◆ DESCRIPTION OF THE TASK
Carry the article on 2018 construction and engineering trends forward from its last sentence.

◆ GIVEN TEXT
----------------------------------------

This article was first published on Lexis®PSL Construction on 23 January 2018.
Construction analysis: Sarah Schütte of Schutte Consulting Limited predicts the top 10 trends for the construction and engineering industry in 2018.
Here are my top 10 trends for 2018, in no particular order:
1. Professional services/consultancy
The demand for excellence has never been higher. This brings with it tougher client requirements, including a requirement to meet specified output criteria (for example ‘fitness for purpose’ obligations). Historically, professionals have generally successfully resisted this, largely due to pressure from their professional indemnity insurers (who often limit their cover to ‘reasonable skill, care and diligence of a similar professional carrying out similar projects’).
However, this situation is beginning to change, and arguably it has to for the future of the industry. On big projects in particular, client stakeholders (funders of varying sorts, government, the public purse etc) are increasingly demanding performance requirements, which can be measured (eg a HVAC system that achieves 18-22°C at all times, a building which achieves BREEAM rating of X, windows with a rating of Y etc).

----------------------------------------

◆ RECORDED INFORMATION
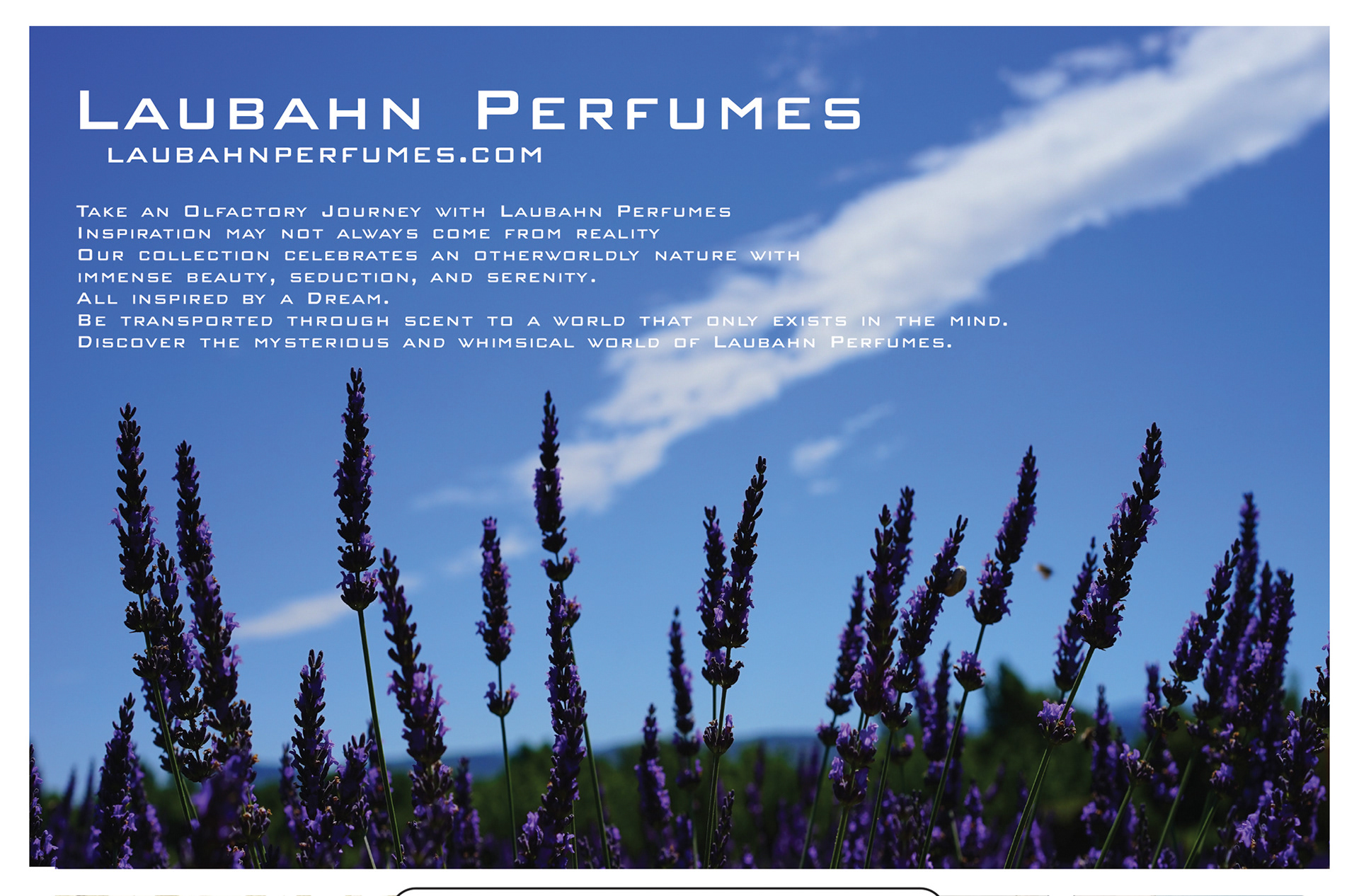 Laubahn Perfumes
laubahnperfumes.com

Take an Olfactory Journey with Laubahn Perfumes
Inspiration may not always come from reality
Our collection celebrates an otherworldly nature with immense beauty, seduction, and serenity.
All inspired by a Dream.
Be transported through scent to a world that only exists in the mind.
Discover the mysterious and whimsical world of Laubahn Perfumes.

----------------------------------------

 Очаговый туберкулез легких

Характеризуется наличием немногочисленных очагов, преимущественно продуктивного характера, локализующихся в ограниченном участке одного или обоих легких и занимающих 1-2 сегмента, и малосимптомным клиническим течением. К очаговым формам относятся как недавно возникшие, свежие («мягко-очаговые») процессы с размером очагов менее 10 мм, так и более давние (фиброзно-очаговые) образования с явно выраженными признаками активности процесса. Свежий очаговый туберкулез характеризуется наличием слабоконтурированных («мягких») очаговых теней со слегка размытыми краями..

----------------------------------------

◆ EXPECTED ANSWER
All of these outputs must be designed, and must anticipate the associated risks. Also, measurable outputs can be linked to payment cycles and sums ‘due’. Currently, a design and build main contractor is often left with this contractual risk, as it cannot flow it down to the appropriate member of the professional team. The important case of MT Højgaard A/S v E.On Climate & Renewables UK Robin Rigg East Ltd and another  UKSC 59,  All ER (D) 19 (Aug) is relevant in this regard.
2. Big data v data protection
This is a really interesting paradox for the industry to wrestle with.
The General Data Protection Regulation (GDPR) Regulation (EU) 2016/679 comes into force in May, and many businesses are still woefully underprepared. Read my 2 August 2017 articles on my website here. A renewed public campaign for privacy is underway by the Information Commissioner. I think this will prompt individuals to take action, resulting in more requests to be forgotten and more demands to unsubscribe. Organisations must, at the very least, swiftly gear up to deal with this increased volume, and implement measures to control use of data. I have worked with a few small clients to update privacy and cookie policies, while they took care of databases. Larger organisations have a much bigger job.
At the other end of the scale, ‘big data’ is very valuable for industry. It is the 21st century equivalent of oil in the 1930s. But, crucially, data never runs out. All businesses are run on data, to a greater or lesser extent. The megalith organisations, such as Uber, Google and Amazon, make their livings out of data. There is valuable commodity in the data they collect, process and deal in.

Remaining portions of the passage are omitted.